Krabi Villa's Blog

5 important customs you should know before visiting Thailand

5 important customs you should know before visiting Thailand

It is very important when you are visiting another country to become acquainted with its customs and etiquette. It will help you to avoid offending the local people, help you fit in more easily, and invite good vibes by showing respect for the residents and their traditions.

How to exchange greetings

In Thailand, people greet each other by putting their palms together in a prayerful gesture at nose or chest level, while slightly bending their heads. The higher you hold your hands, the more respect you are showing. Called “the wai”, this gesture is interchangeably used for “hello”, “goodbye”, and “thank you”. It can also serve as an expression of apology or gratitude. If you are holding something in your hands, put it down so you can properly form the wai. Failure to return a wai is rude. The king of Thailand and religious monks are the only ones not expected to return the gesture. Acknowledging service providers such as waiters, bellhops, salespeople, and taxi drivers with a wai, can cause embarrassment and a loss of face.

How the body is perceived

Although there is no state-governed religion, the majority of Thais are Buddhists. In Buddhism, the most important part of the body is the head (where the soul resides) and the lowest part constitutes the feet (man’s attachment to the baser part of earth that causes human suffering). Therefore, it is highly improper to touch anyone’s head and it is offensive to point to anything with your feet, even if you don’t realize you are doing so.
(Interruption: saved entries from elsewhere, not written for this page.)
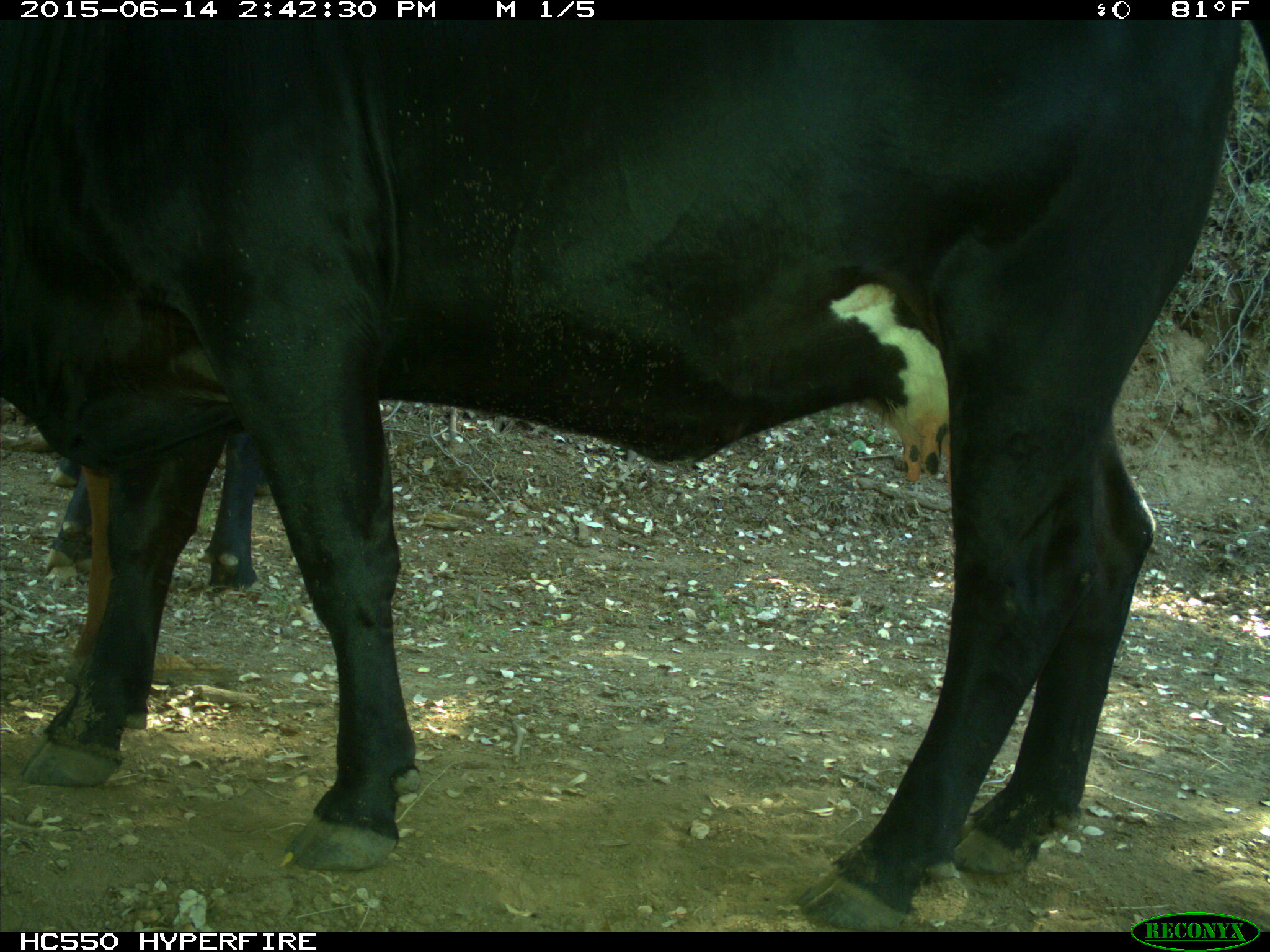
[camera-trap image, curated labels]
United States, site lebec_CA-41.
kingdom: Animalia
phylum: Chordata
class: Mammalia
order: Artiodactyla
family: Bovidae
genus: Bos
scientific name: Bos taurus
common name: domestic cow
Bos taurus (domestic cow).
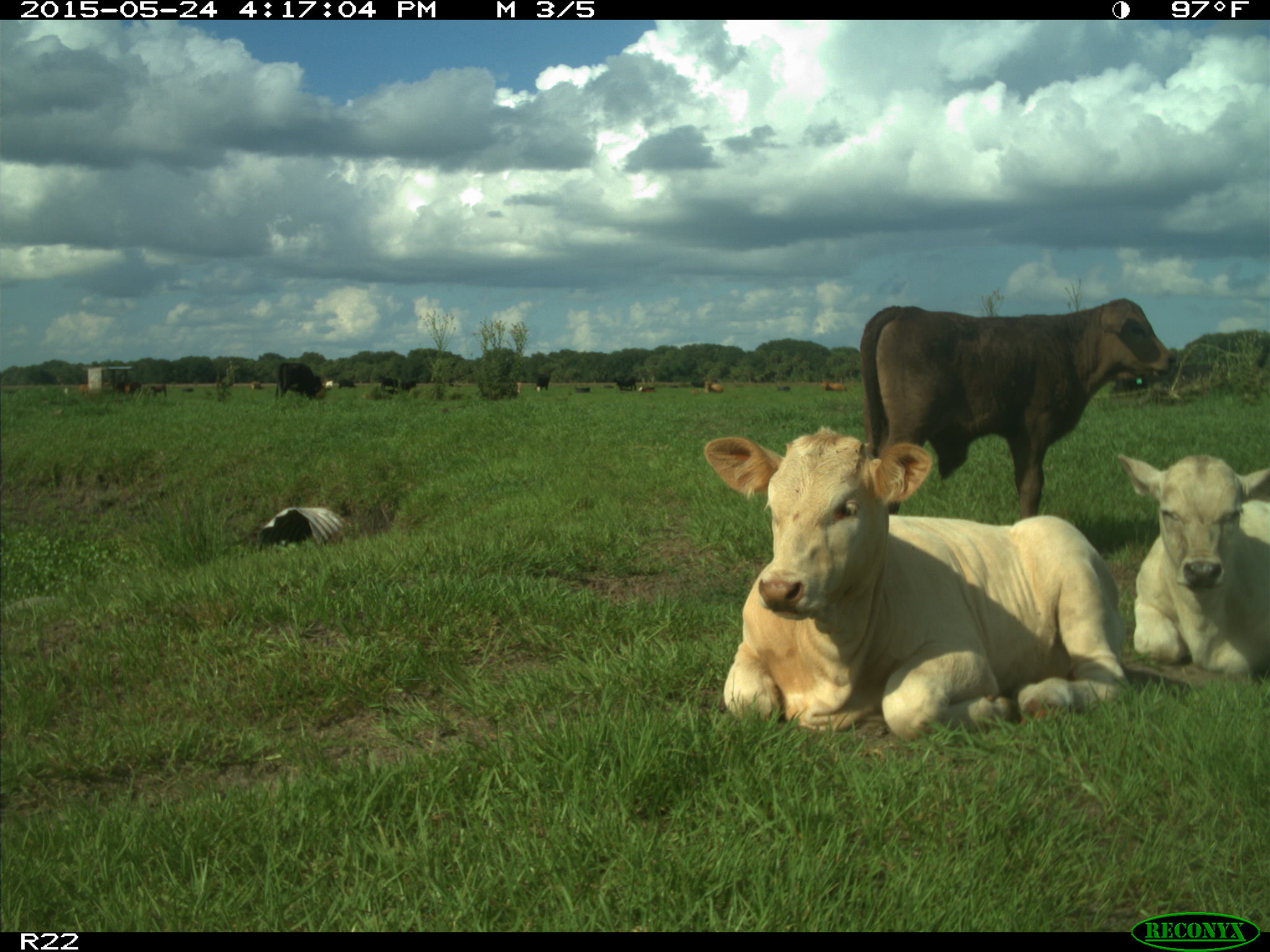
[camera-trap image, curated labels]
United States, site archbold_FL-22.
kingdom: Animalia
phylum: Chordata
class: Mammalia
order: Artiodactyla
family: Bovidae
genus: Bos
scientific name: Bos taurus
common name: domestic cow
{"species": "Bos taurus (domestic cow)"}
Because feet are considered dirty, shoes are always removed when entering a house or a temple. Some business establishments require that you remove your shoes before entering; however, if you are not sure whether to remove them, just check near the doorway. If there is a pile of shoes there, you’ll know what to do.

Always lead with your right hand

Bathroom facilities in Thailand frequently consist of squat toilets that either flush or have a ladle and a bucket of water nearby. The left hand takes care of the business at hand, so it is really in everyone’s best interest to use your right hand to take care of other types of business, such as paying for a bill or passing an object to someone. (Never dispose of toilet paper in the hole, as it will not disintegrate, even if it is a flush toilet. Instead, use the bins provided.)

Keep your cool

Thais believe in controlling one’s emotions. Anyone displaying negative emotions such as anger and impatience will immediately lose respect. Thais strive for serenity in their lives and may first laugh at such a display, in order to give you a chance to regain your cool. If you persist, you will be left alone to deal with your immature and uncouth behavior.

Remember to smile

Thailand is known as “The Land of Smiles” because Thais use the smile to deal with the vagaries of life. Thai people are very polite, especially to visitors and strangers. However, if you are observant, you will see that their smiles can mean many different things. Perhaps an apology is due, or there is a problem that can’t be fixed, or a person is feeling embarrassed or confused -- smiling is a way Thais express an emotion.  One smile you won’t have difficulty deciphering is the smile of true friendliness. Always return a smile coming your way. Not only is it proper etiquette, but you’ll ensure you are kindly perceived. By following these simple rules of etiquette in Thailand, you will earn the trust and respect of the people you meet, which will greatly add to the positive quality of your visit. Don’t worry if you make a mistake. Thais are tolerant and are used to dealing with foreigners. You will be quickly forgiven with a smile.